Article —
☆ ☆ ☆ ☆

An Introduction to Edward Dart


Arthur Baker House, Olympia Fields (1956) by Edward Dart

This is the first post in a 5-part series on Edward Dart by guest author Matt Seymour.

Edward Dart was one of the most prolific Chicago architects of the 1950s through the 1970s until he died suddenly at age 53.  Best known for his church designs, and at one time referred to as Chicago’s leading church designer[1], Dart designed modernist homes and other structures, primarily in the Chicago area.  His incorporation of a building to its site, the natural materials he selected for his structures and the spaces he created truly made Dart a unique mid-century architect.  Despite this broad body of work, though, Dart remains largely unknown outside of the Chicago architecture community.

 Edward Dupaquier Dart was born on May 28, 1922 in New Orleans, Louisiana. Following high school, Edward Dart attended the University of Virginia and eventually Yale School of Architecture.  At Yale, he encountered visiting professors such as Pietro Belluschi, Marcel Breuer, Richard Neutra, Louis Kahn, Eero Saarinen and Paul Schweikher.[2]  These architects introduced Dart to the modern architecture of the 1940s and ultimately influenced the development of his design philosophy.

☆ ☆ ☆ ☆

What you will do —
[1] List the visiting professors Edward Dart met at Yale, as named in the article about him.
[2] Using the article about Edward Dart, explain in one to three sentences why he counts as a unique mid-century architect.
[3] Continue the article on Edward Dart from its last sentence.

Stored data —
☆ ☆ ☆ ☆

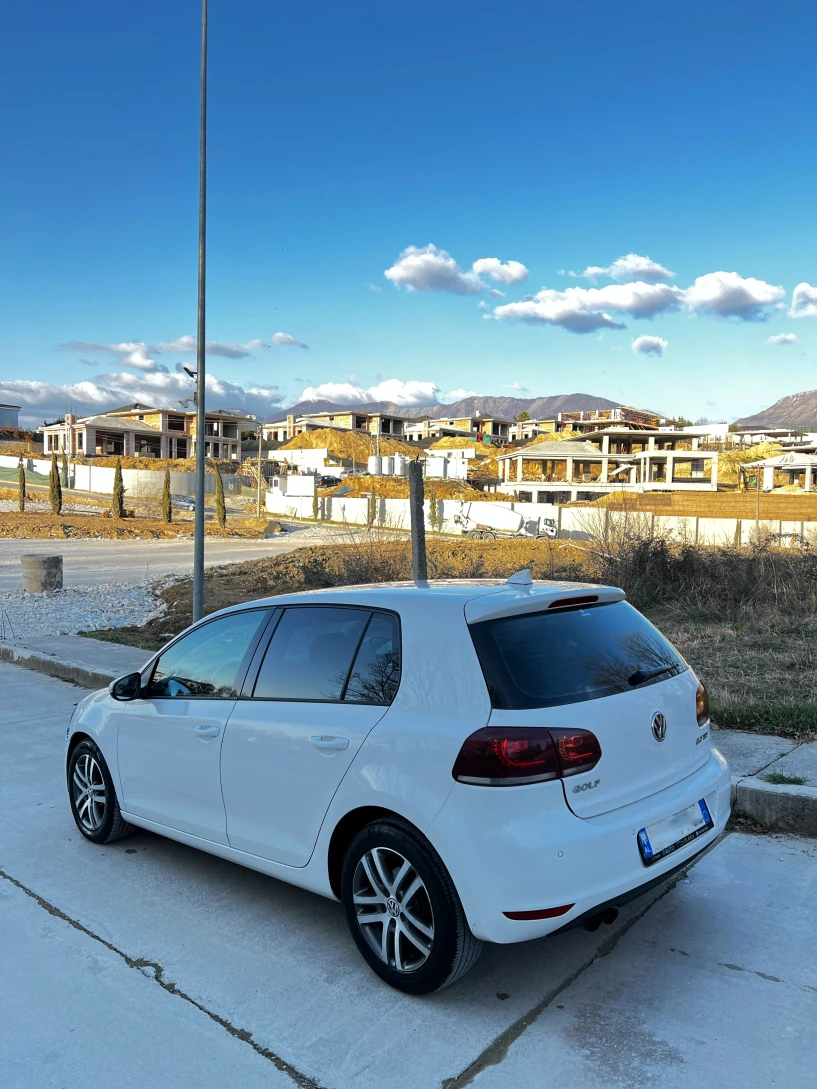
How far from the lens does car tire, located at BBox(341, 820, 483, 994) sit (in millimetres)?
3018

☆ ☆ ☆ ☆

Task-by-task results —
[1] Pietro Belluschi, Marcel Breuer, Richard Neutra, Louis Kahn, Eero Saarinen, Paul Schweikher

[2] Three things made him unique: the way he fit each building to its site, the natural materials he chose for his structures, and the spaces he created.

[3]
When Dart finished school in 1949, he began working for Edward Durell Stone in New York City.  Shortly after, Dart moved to Chicago to begin working for Paul Schweikher, who he knew from Yale, at the firm of Schweikher and Etling which was in Roselle, Illinois.  Dart worked with Schweikher for only a few months and then began practicing on his own. In 1952, he got his first church commission— St. Michael’s Episcopal Church in Barrington[3] and by 1954 Dart was a member of the American Institute of Architects.  In the 14 years that Dart had an independent practice, he designed 88 buildings and his office moved to four different locations in and around Chicago.  Dart was named a fellow of the American Institute of Architects in 1967 for his “notable contribution to the advancement of the profession in design.”[4]

In 1965, Dart joined the prominent firm of Loebl, Schlossman & Bennett, which then became known as Loebl, Schlossman, Bennett & Dart.  Dart designed 31 buildings with the firm, including what is considered to be one of his best designs— St. Procopius Abbey in Lisle, Illinois, completed in 1970. In the same year, he became the principal architect of Water Tower Place on Michigan Avenue in Chicago.  The building is still one of the most notable on Chicago’s Magnificent Mile.

Edward Dart died unexpectedly at age 53 on July 9, 1975 while still a prominent architect with Loebl, Schlossman, Bennett & Dart. In a 1975 Chicago Daily News article that was written shortly after his death, Dart’s character and architecture were summarized:

“Looking at today’s urban skyline, Edward D. Dart worried that it lacked guts as well as humanity, and said: ‘Architecture is humorless.  It says nothing.  It neither laughs nor does it cry.’  An architect concerned with humanity, Mr. Dart died suddenly this week at age 53, depriving Chicago of its leading church designer.  His masterpiece was the rambling St. Procopius Abbey in suburban Lisle, a linked complex of buildings deftly related to its site.  His housing also was outstanding, such as the sloped roof cluster for the Chicago Theological Seminary at 58th Street and Dorchester.  By general agreement, he was considerably less sure of himself doing tall, large buildings.  Ed Dart’s forte was the human scale.”[5]

For the twenty-five years he practiced architecture in Chicago, Dart’s innovative approach to design contributed greatly to the architectural legacy of Chicago.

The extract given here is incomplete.